David's Blog: The New Africa
By David Morley
President and CEO, UNICEF Canada
March 16, 2012 - Tanzania
Hai District gives you a glimpse of the new Africa. Agriculture thrives in the fertile soil around the foot of Mount Kilimanjaro, and a service economy and light industry has developed in the small city of Moshi along with the tourist trade. Men and women work the red soil, cement block houses dot the landscape, and solid local government helps ensure that services are delivered.
Now, I don’t want to give the impression that Hai is an earthly paradise, although the lush land, prosperous villages and occasional glimpses of Kilimanjaro through the clouds may give that impression.
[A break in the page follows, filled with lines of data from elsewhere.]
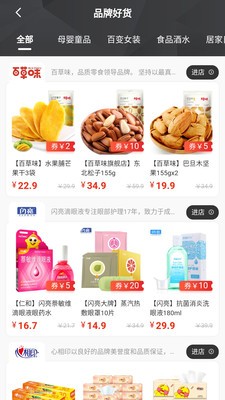 皮皮优购图6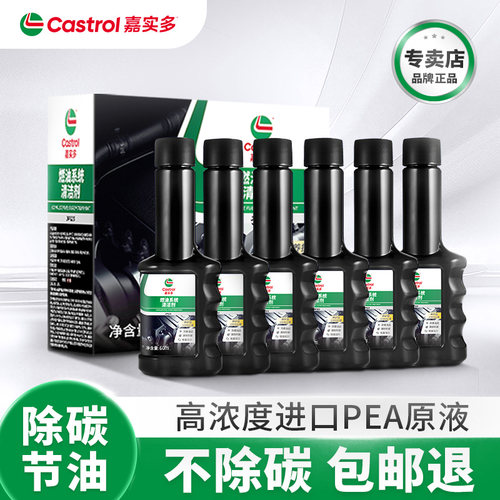 嘉实多汽车燃油宝除积碳pea燃油添加剂发动机三元催化清洗二合一
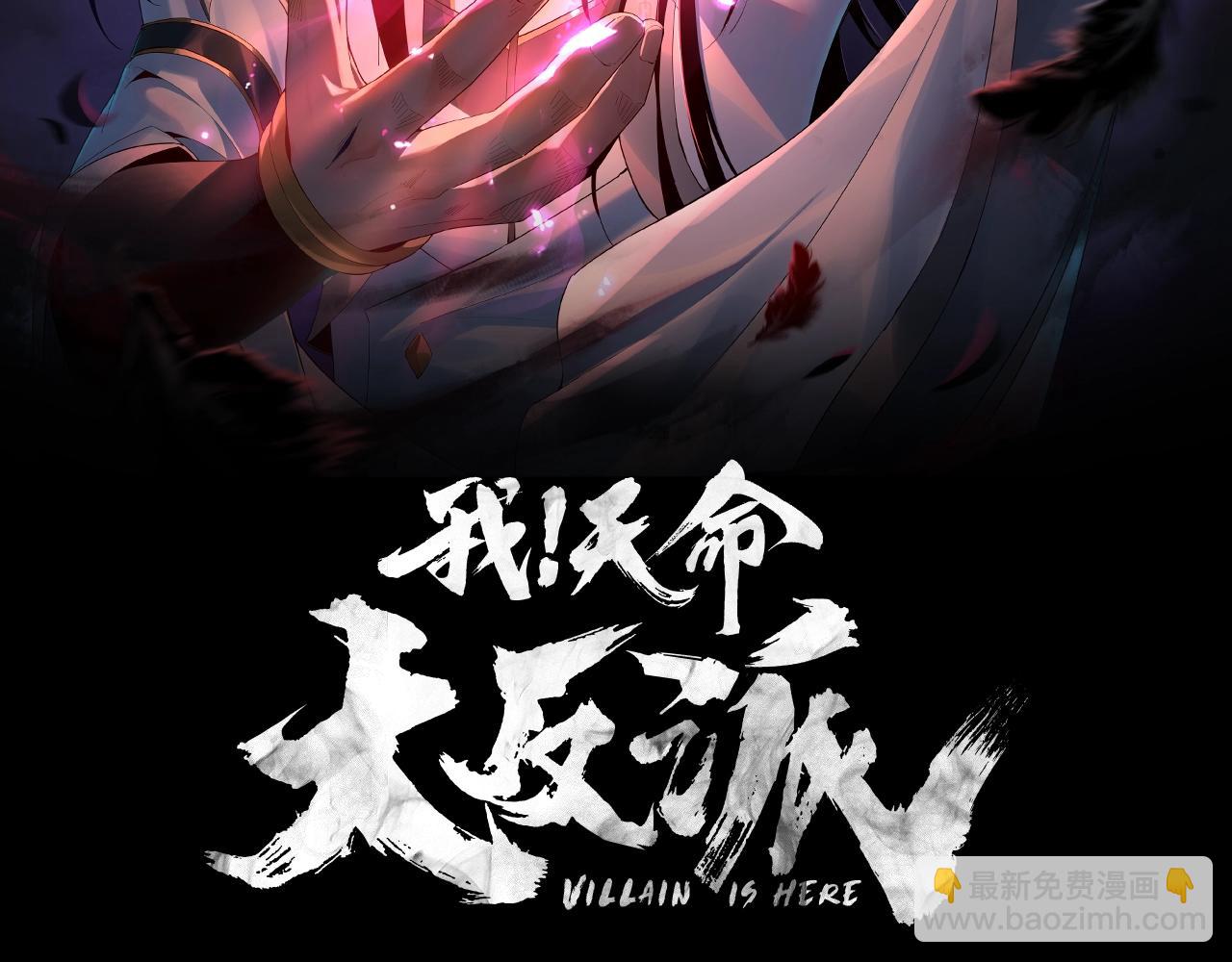 我！天命大反派（隔週雙更） - 第26話 功成！(1/3) - 2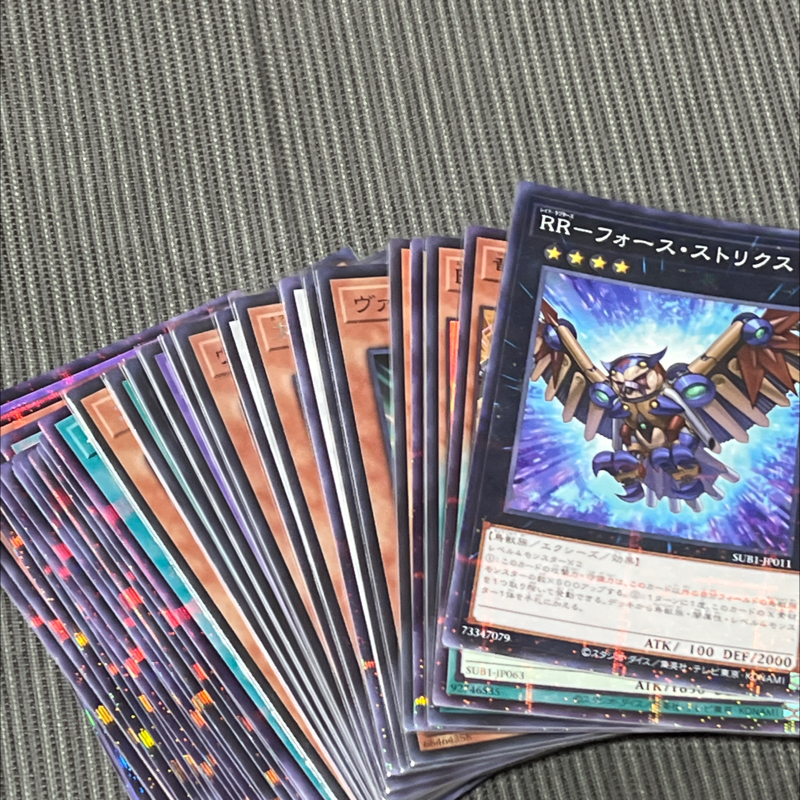 #840 遊戯王の話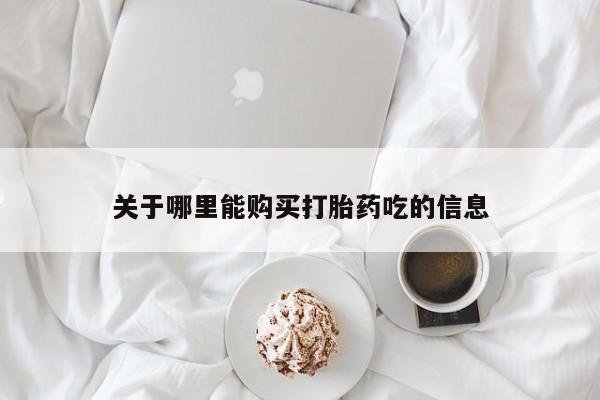 打胎药私人店多少钱关于哪里能购买打胎药吃的信息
It is afflicted with all the problems of a developing economy, but people here are addressing those challenges head on.
The CORPS volunteer community health workers have been in operation for a decade, and their remit is much broader than what I saw on Zanzibar. As well as maternal and newborn health these community volunteers help parents offer intellectual stimulation to pre-schoolers, give information on sanitation, and have distributed wind-up radios to all clinics and villages. We’ve trained local artisans to build inexpensive latrines and they make a living doing so. Text messaging alerts communities when an immunization campaign is coming. Children and parents remember which vaccinations they have by where they got it – TB and tetanus in the left shoulder; measles in the left leg, typhoid in the right and polio and Vitamin A by mouth. It makes for a much easier way to remember what shots you’ve got.
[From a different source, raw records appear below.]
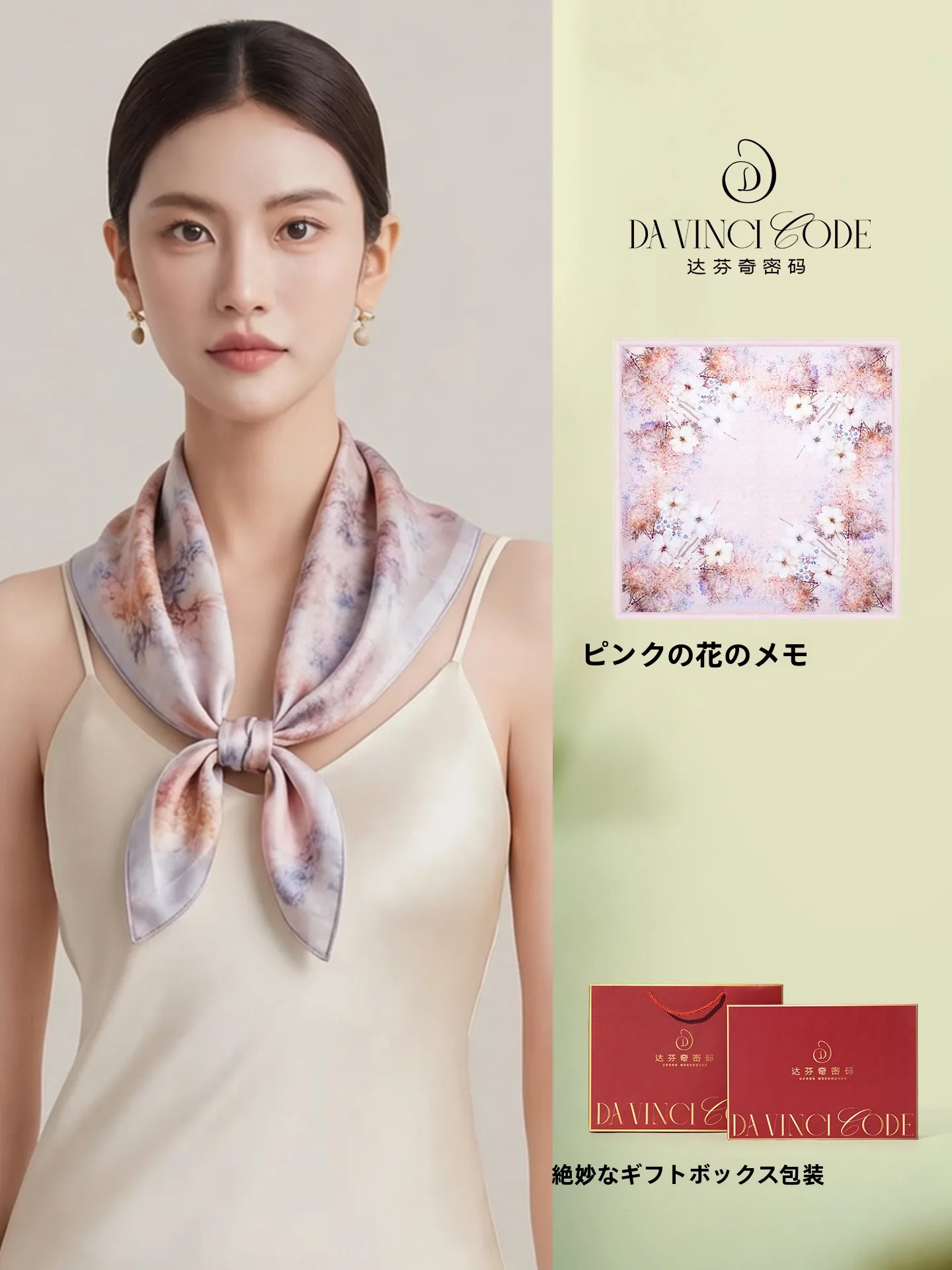 ダヴィンチコード2026新作シルクスカーフ-レディース-マルベリーシルク-スクエアスカーフ-ママへのプレゼント-女性の日ギフトボックス-韓国風デジタルスプレーペイント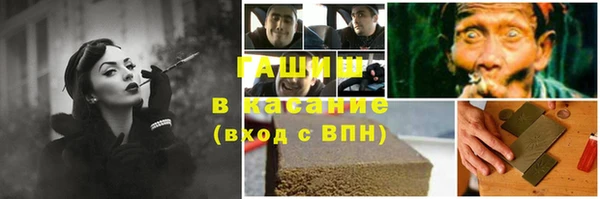 бутират Семикаракорск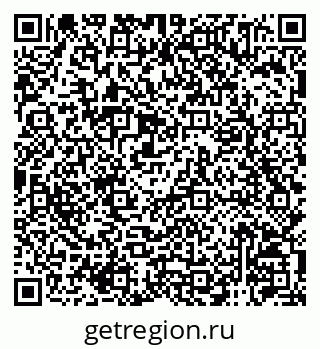 79120945310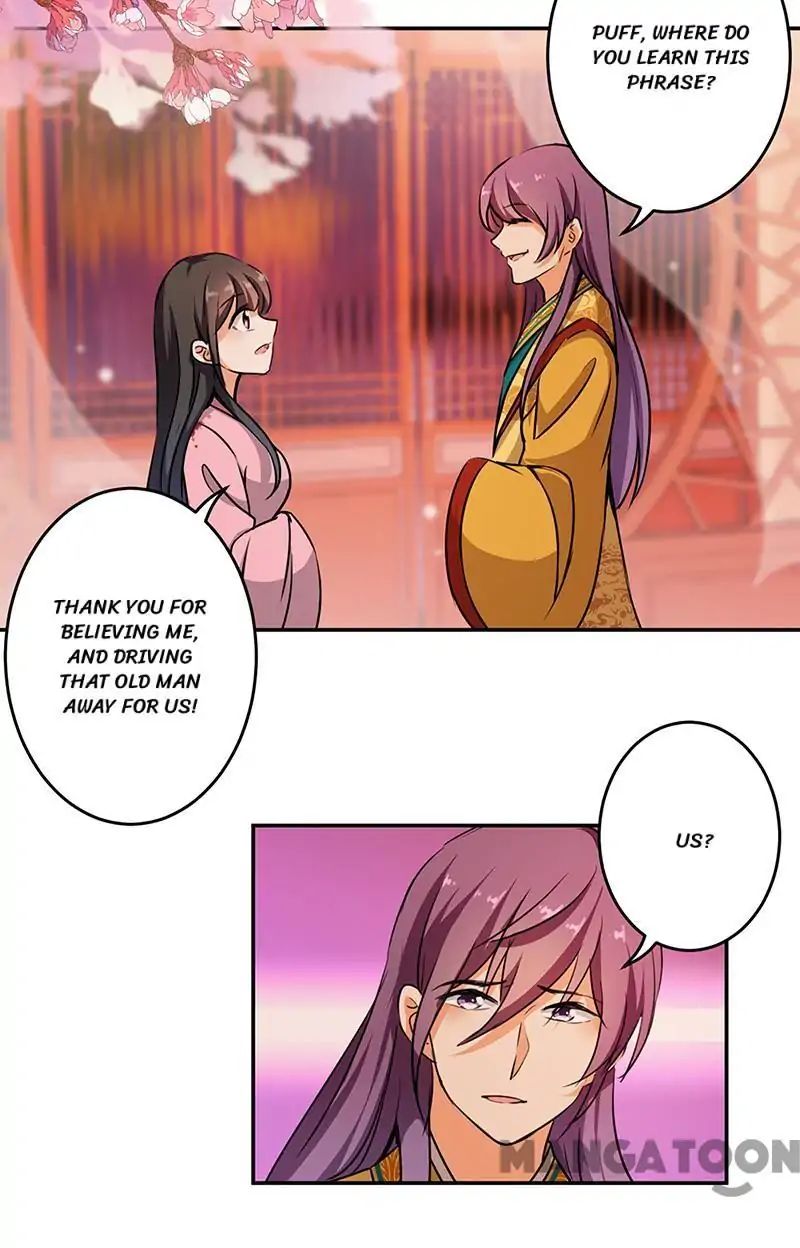 Page 14 of Chapter 322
And then there is the hospital. The Hai hospital is clean and well-run. HIV services are integrated into the hospital as a matter of course, and, once again, android cell phone apps speed up the time when patients receive the results of their lab tests.
The District is at the forefront of child protection, too. UNICEF co-authored a study that found unacceptably high levels of violence against children here and showed the need for a child protection system. The leaders of Hai District have taken this to heart – they are one of the first districts in the country to put Child Protection in their budget. The local magistrate holds special child-friendly court sessions so that when victims of violence and abuse want to bring a case to trial they can do so in less-intimidating surroundings. The Police Station is building a special child-friendly room and we have trained police officers – including a remarkable woman named Corporal Happiness – on how to care and protect children who have been traumatized by violence. They are doing such a good job that Dorothy Rozga, our Tanzania Country Representative, is arranging for a delegation from Cambodia to come here and learn how to set up their own child protection system at a local level.
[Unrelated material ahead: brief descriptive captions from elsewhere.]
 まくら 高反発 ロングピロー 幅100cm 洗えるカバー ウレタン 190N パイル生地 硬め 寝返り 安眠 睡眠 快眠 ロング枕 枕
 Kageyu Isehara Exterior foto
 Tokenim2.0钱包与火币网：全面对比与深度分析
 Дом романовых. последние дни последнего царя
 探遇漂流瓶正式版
We have provided a lot of training and supplies, but the people here in Hai have made the commitment and are doing the ongoing hard work. “We know you will be leaving,” the Hai District Executive Director said, “so we are already putting provisions in our budget to maintain these activities without UNICEF.”
Dorothy nodded in agreement and replied, “There are many other places in the country where children don’t have what they have here. We have to help them, too.”
There is nothing out of the ordinary about Hai – you flash by it on your way to a safari or to climb the mountain – it’s just that this is what Africa’s future can look like, if we all choose it.